*** Entries provided

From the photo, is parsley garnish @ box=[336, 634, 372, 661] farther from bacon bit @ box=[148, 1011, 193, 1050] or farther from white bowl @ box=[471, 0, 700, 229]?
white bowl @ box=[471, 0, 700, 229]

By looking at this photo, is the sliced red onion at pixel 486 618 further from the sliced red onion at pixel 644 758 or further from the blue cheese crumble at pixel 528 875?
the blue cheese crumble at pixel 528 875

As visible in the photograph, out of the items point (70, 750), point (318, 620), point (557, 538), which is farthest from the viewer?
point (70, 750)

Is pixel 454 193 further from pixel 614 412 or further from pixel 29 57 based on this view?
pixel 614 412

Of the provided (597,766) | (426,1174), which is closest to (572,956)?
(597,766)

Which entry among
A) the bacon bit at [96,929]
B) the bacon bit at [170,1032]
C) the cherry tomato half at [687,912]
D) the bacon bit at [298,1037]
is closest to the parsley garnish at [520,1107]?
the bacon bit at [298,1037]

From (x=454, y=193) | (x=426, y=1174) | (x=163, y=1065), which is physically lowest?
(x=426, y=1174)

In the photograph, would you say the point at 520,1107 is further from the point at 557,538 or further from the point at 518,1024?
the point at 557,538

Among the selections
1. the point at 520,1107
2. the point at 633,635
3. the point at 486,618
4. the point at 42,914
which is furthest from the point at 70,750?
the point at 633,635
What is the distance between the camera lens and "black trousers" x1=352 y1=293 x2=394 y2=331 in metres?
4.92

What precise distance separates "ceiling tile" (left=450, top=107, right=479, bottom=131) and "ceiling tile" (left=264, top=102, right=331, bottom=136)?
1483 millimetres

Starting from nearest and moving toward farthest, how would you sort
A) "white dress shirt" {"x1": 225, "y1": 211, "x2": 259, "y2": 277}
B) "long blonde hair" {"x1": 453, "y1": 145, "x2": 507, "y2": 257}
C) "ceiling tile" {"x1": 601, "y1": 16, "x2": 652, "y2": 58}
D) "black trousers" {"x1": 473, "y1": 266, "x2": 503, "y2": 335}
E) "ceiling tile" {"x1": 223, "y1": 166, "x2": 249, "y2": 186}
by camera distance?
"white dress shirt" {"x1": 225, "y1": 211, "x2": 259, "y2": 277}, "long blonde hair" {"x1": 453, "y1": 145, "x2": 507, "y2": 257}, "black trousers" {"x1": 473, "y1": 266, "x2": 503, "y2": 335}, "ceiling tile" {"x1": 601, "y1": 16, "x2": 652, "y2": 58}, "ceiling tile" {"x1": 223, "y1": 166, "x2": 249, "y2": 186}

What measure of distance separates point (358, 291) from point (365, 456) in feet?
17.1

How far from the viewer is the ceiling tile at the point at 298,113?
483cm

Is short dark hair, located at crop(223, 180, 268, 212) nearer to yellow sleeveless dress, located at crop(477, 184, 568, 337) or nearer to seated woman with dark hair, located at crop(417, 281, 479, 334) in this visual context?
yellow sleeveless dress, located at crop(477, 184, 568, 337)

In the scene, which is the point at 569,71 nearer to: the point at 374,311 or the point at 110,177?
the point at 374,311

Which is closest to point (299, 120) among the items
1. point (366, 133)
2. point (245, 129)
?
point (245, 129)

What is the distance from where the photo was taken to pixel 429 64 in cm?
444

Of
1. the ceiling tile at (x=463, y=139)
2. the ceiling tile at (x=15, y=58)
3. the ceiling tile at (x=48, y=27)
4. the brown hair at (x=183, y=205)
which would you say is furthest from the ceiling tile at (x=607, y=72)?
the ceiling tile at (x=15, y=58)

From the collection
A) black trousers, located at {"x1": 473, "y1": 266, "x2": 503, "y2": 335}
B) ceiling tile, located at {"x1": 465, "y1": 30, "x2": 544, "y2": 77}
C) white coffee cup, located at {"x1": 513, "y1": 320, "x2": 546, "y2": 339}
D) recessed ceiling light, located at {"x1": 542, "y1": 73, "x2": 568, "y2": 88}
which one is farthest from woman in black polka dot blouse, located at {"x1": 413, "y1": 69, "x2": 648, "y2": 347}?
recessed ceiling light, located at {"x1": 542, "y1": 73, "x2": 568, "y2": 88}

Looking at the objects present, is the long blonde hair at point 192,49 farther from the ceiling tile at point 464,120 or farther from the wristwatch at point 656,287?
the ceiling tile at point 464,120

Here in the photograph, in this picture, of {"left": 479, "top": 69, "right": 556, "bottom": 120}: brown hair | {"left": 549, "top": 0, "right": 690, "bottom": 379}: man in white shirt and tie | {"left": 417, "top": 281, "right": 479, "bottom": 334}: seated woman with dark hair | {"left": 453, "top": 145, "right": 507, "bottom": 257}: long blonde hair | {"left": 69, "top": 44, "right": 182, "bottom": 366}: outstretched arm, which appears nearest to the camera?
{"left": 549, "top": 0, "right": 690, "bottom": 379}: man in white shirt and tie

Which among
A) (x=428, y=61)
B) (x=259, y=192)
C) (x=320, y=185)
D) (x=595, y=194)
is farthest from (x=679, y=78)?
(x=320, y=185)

******

[What you have to do]
Write out the full set of records exactly as given.

[Worked solution]
From the photo, is parsley garnish @ box=[336, 634, 372, 661] farther from bacon bit @ box=[148, 1011, 193, 1050] or farther from white bowl @ box=[471, 0, 700, 229]?
white bowl @ box=[471, 0, 700, 229]

By looking at this photo, is the sliced red onion at pixel 486 618 further from the sliced red onion at pixel 644 758 or further from the blue cheese crumble at pixel 528 875?
the blue cheese crumble at pixel 528 875

As visible in the photograph, out of the items point (70, 750), point (318, 620), point (557, 538), which is farthest from the viewer?
point (70, 750)

Is pixel 454 193 further from pixel 614 412 or further from pixel 29 57 based on this view?
pixel 614 412

Of the provided (597,766) | (426,1174), which is closest to (572,956)?
(597,766)

Which entry among
A) the bacon bit at [96,929]
B) the bacon bit at [170,1032]
C) the cherry tomato half at [687,912]
D) the bacon bit at [298,1037]
is closest to the parsley garnish at [520,1107]?
the bacon bit at [298,1037]

From (x=454, y=193) | (x=426, y=1174) | (x=163, y=1065), which is physically lowest?
(x=426, y=1174)

In the photograph, would you say the point at 520,1107 is further from the point at 557,538 or further from the point at 518,1024?
the point at 557,538

Among the selections
1. the point at 520,1107
2. the point at 633,635
3. the point at 486,618
4. the point at 42,914
which is furthest from the point at 70,750?
the point at 633,635
What is the distance between the camera lens and "black trousers" x1=352 y1=293 x2=394 y2=331 in metres?
4.92

What precise distance separates "ceiling tile" (left=450, top=107, right=479, bottom=131) and "ceiling tile" (left=264, top=102, right=331, bottom=136)?
1483 millimetres

Starting from nearest and moving toward farthest, how would you sort
A) "white dress shirt" {"x1": 225, "y1": 211, "x2": 259, "y2": 277}
B) "long blonde hair" {"x1": 453, "y1": 145, "x2": 507, "y2": 257}
C) "ceiling tile" {"x1": 601, "y1": 16, "x2": 652, "y2": 58}
D) "black trousers" {"x1": 473, "y1": 266, "x2": 503, "y2": 335}
E) "ceiling tile" {"x1": 223, "y1": 166, "x2": 249, "y2": 186}
by camera distance?
"white dress shirt" {"x1": 225, "y1": 211, "x2": 259, "y2": 277}, "long blonde hair" {"x1": 453, "y1": 145, "x2": 507, "y2": 257}, "black trousers" {"x1": 473, "y1": 266, "x2": 503, "y2": 335}, "ceiling tile" {"x1": 601, "y1": 16, "x2": 652, "y2": 58}, "ceiling tile" {"x1": 223, "y1": 166, "x2": 249, "y2": 186}

What measure of distance separates point (358, 291) from point (365, 456) in feet?
17.1

How far from the viewer is the ceiling tile at the point at 298,113?
483cm

Is short dark hair, located at crop(223, 180, 268, 212) nearer to yellow sleeveless dress, located at crop(477, 184, 568, 337) or nearer to seated woman with dark hair, located at crop(417, 281, 479, 334) in this visual context?
yellow sleeveless dress, located at crop(477, 184, 568, 337)

In the scene, which is the point at 569,71 nearer to: the point at 374,311 or the point at 110,177?
the point at 374,311

Which is closest to point (299, 120) among the items
1. point (366, 133)
2. point (245, 129)
?
point (245, 129)

What is the distance from where the photo was taken to pixel 429 64 in cm?
444

Of
1. the ceiling tile at (x=463, y=139)
2. the ceiling tile at (x=15, y=58)
3. the ceiling tile at (x=48, y=27)
4. the brown hair at (x=183, y=205)
which would you say is furthest from the ceiling tile at (x=607, y=72)?
the ceiling tile at (x=15, y=58)

From the collection
A) black trousers, located at {"x1": 473, "y1": 266, "x2": 503, "y2": 335}
B) ceiling tile, located at {"x1": 465, "y1": 30, "x2": 544, "y2": 77}
C) white coffee cup, located at {"x1": 513, "y1": 320, "x2": 546, "y2": 339}
D) recessed ceiling light, located at {"x1": 542, "y1": 73, "x2": 568, "y2": 88}
which one is farthest from woman in black polka dot blouse, located at {"x1": 413, "y1": 69, "x2": 648, "y2": 347}?
recessed ceiling light, located at {"x1": 542, "y1": 73, "x2": 568, "y2": 88}

Looking at the objects present, is the long blonde hair at point 192,49 farther from the ceiling tile at point 464,120 or farther from the wristwatch at point 656,287?
the ceiling tile at point 464,120

Here in the photograph, in this picture, of {"left": 479, "top": 69, "right": 556, "bottom": 120}: brown hair | {"left": 549, "top": 0, "right": 690, "bottom": 379}: man in white shirt and tie | {"left": 417, "top": 281, "right": 479, "bottom": 334}: seated woman with dark hair | {"left": 453, "top": 145, "right": 507, "bottom": 257}: long blonde hair | {"left": 69, "top": 44, "right": 182, "bottom": 366}: outstretched arm, which appears nearest to the camera?
{"left": 549, "top": 0, "right": 690, "bottom": 379}: man in white shirt and tie

Which among
A) (x=428, y=61)
B) (x=259, y=192)
C) (x=320, y=185)
D) (x=595, y=194)
is farthest from (x=679, y=78)?
(x=320, y=185)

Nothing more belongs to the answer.